What’s the News: Babies with three parents and fewer genetic diseases might soon be possible: A UK national health panel has found that techniques for swapping chromosomes between eggs so offspring don’t inherit disease-causing mutations from their mother’s mitochondria are not dangerous. The techniques, which have been tested in mice, monkeys, and human cells, still need to be studied more before making the transfer to the clinic, though, and as with all genetic engineering techniques, there’s a complex ethical maze ahead of researchers.
What’s the Context:
- In addition to the DNA you inherit from your mother and father’s egg and sperm, you also inherit a small amount of DNA that’s contained in the mitochondria of the egg. Mitochondria are cellular structures that produce energy for the cell, thought to be descended from bacteria that moved into cells millions of years ago, and have their own mini-genome. The mitochondria in sperm are destroyed during reproduction, so the only ones you inherit are your mother’s.
- One child in 6,500 develops a disease linked to mutations in mitochondria, including type 2 diabetes, deafness, blindness, and neurological problems; as many as 1 in 250 people carry mutations that might cause disease when passed on.
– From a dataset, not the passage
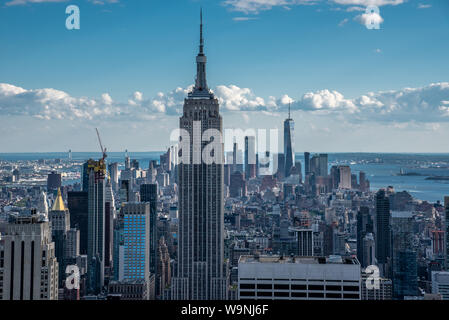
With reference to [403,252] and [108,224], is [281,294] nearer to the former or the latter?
[403,252]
- Transferring chromosomes (genetic structures found in the nucleus) from one cell to another is old hat in biology, so it makes sense that researchers would try the same trick to avoid diseases that come from DNA mutations in mitochondria (which are outside the nucleus). If chromosomes removed from an egg carrying mitochondrial mutations are inserted in a healthy egg whose own chromosomes have been discarded, the mitochondria are left behind, and the offspring don’t have the disease. The offspring instead inherits the mitochondrial DNA of the donor egg—hence the “three parent” idea.
How the Heck:
- The panel’s report, submitted to the UK’s Human Fertilisation and Embryology Authority, reviewed two techniques.
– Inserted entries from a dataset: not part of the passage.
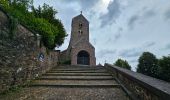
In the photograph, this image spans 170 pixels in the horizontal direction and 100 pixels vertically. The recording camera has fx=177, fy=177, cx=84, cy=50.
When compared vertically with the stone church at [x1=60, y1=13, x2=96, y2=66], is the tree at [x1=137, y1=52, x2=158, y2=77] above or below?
below

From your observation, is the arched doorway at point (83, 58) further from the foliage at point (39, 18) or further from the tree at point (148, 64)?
the tree at point (148, 64)

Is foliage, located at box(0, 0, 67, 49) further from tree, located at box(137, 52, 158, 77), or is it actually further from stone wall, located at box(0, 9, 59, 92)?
tree, located at box(137, 52, 158, 77)

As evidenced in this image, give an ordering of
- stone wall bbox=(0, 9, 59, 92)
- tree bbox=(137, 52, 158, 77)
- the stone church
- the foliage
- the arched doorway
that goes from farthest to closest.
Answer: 1. the arched doorway
2. the stone church
3. tree bbox=(137, 52, 158, 77)
4. the foliage
5. stone wall bbox=(0, 9, 59, 92)

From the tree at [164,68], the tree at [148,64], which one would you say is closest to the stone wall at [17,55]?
the tree at [164,68]

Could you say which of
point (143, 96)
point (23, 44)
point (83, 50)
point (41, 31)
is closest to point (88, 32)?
point (83, 50)

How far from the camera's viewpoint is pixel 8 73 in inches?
233

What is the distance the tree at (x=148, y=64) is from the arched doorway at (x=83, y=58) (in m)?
10.9

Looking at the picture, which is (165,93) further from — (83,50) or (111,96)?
(83,50)

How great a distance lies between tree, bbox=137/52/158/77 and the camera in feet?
52.4

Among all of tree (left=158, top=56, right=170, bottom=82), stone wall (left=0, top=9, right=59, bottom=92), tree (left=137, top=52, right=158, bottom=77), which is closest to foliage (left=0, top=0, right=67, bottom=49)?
stone wall (left=0, top=9, right=59, bottom=92)

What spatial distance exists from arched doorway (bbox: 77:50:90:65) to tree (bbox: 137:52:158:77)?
1087 cm

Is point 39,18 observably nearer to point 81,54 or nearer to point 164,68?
point 164,68

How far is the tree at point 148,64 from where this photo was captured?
15970mm

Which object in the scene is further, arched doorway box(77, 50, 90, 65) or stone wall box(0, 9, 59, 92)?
arched doorway box(77, 50, 90, 65)
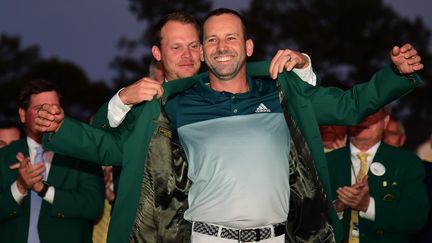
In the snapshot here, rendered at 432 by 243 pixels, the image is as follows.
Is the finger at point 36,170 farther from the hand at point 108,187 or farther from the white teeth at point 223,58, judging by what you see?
the white teeth at point 223,58

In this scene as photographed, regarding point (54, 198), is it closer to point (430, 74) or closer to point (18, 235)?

- In the first technique, the chromosomes of an unfertilized egg are inserted into a donor egg whose nucleus has been removed; the egg is fertilized using in vitro fertilization (IVF) and implanted into the mother. Rhesus macaques born this way are healthy and develop normally, scientists reported in Nature in 2009; the team is now testing it in human cells (via The Great Beyond).
- The other technique transfers the nucleus of a fertilized egg to a fertilized donor egg whose nucleus has been removed. It’s been tested in fertilized human eggs that could not be used for IVF and the eggs developed normally to the 100-cell stage. But there’s an ethical quandary here: it involves the destruction of the donor egg after it’s been fertilized. (More details on the ethics of these techniques in general in Wired Science’s coverage of that 2010 study.)
The Future Holds: For starters, the technique tested in macaques should be tested in human cells and the technique tested in human cells should be tested in monkeys, says the panel. If the techiques continue to prove safe, it’s likely they’ll begin to be considered for clinical use. It’s difficult to say how that will proceed–the issue of destroying potentially viable fertilized eggs may be deemed unacceptable in some countries. There’s the issue, too, that the mitochondria of the third “parent” will be passed on to the child, the child’s children, children’s children, and so on, meaning this genetic engineering is heritable. How will nations (and individuals) react to having a third person’s genes permanently added to their own?